Regenerative Aquaculture: A New Conceptual Framework
By Frontiers in Sustainable Food Systems
PermaNews Brief
Key Takeaways
A new framework aims to transform aquaculture from extractive to regenerative, focusing on ecological restoration and community well-being.
- Holistic systems enhance biodiversity and food security.
- Diversity, connectivity, and adaptation are key principles.
- Integrated multi-trophic aquaculture offers practical solutions.
- Policy, finance, and knowledge are crucial enablers.
- Mindset shifts and indigenous wisdom support holistic governance.
Why It Matters
This framework provides a roadmap for developing aquaculture practices that actively restore aquatic ecosystems while meeting human needs, offering a sustainable path forward for food production.
What to Do Next
Explore integrated multi-trophic aquaculture (IMTA) for your specific aquatic environment to recycle nutrients and provide ecosystem services.
Recommended for: Practitioners, policymakers, and researchers seeking to implement and advance aquaculture that contributes to planetary health.

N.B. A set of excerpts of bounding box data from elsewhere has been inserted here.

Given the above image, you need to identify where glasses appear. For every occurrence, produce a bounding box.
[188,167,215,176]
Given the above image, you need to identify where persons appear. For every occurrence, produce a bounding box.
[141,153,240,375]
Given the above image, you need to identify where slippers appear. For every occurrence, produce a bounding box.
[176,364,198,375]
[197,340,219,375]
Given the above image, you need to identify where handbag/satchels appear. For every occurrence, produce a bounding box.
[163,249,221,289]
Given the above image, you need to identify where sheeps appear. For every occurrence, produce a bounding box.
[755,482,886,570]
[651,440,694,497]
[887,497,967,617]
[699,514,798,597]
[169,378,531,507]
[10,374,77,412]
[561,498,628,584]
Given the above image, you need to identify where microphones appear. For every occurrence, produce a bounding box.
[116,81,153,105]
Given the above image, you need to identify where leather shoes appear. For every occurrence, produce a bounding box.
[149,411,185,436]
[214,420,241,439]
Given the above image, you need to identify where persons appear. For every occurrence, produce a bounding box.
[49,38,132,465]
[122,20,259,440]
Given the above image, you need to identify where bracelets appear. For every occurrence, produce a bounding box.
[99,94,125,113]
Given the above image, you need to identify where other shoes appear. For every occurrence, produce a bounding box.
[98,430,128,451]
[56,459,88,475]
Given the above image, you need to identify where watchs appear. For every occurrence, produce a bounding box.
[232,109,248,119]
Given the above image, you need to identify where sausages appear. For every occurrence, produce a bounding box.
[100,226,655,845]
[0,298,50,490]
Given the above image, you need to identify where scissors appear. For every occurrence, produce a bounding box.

This academic paper presents a comprehensive conceptual framework for regenerative aquaculture, shifting from conventional extractive models to holistic systems that restore ecosystems while supporting human communities. Core elements emphasize outcomes for people and nature, including enhanced biodiversity, water quality, and food security, underpinned by transformative mindsets like systems thinking and stewardship. Principles such as diversity (species and genetic), connectivity (integrating aquaculture with agriculture and wild fisheries), and context-specific adaptation guide practices like integrated multi-trophic aquaculture (IMTA), where fish, seaweed, and shellfish co-exist to recycle nutrients and provide ecosystem services. Examples include shellfish restoration enhancing filtration capacities in coastal areas, seaweed farms sequestering carbon and buffering acidification, and polycultures mimicking natural reefs for resilience. The framework outlines enablers: policy incentives for regenerative metrics beyond yield, financial mechanisms like blue bonds, and capacity-building through farmer networks and research. Barriers addressed encompass economic viability via premium markets for regenerative products, scalability challenges through modular designs, and knowledge gaps filled by adaptive management cycles. Case insights from global initiatives, such as Atlantic salmon-seaweed IMTA in Norway reducing waste by 30%, illustrate feasibility. Mindset shifts promote 'right relationship' with nature, drawing from indigenous knowledge for holistic governance. Metrics proposed include regenerative indicators like soil-like sediment health in ponds and social metrics like community well-being indices. Published in 2026 by Frontiers in Sustainable Food Systems, this framework equips practitioners, policymakers, and researchers to design aquaculture fostering planetary health, with applications to campus-based aquaponics labs advancing education in sustainable protein production amid climate pressures.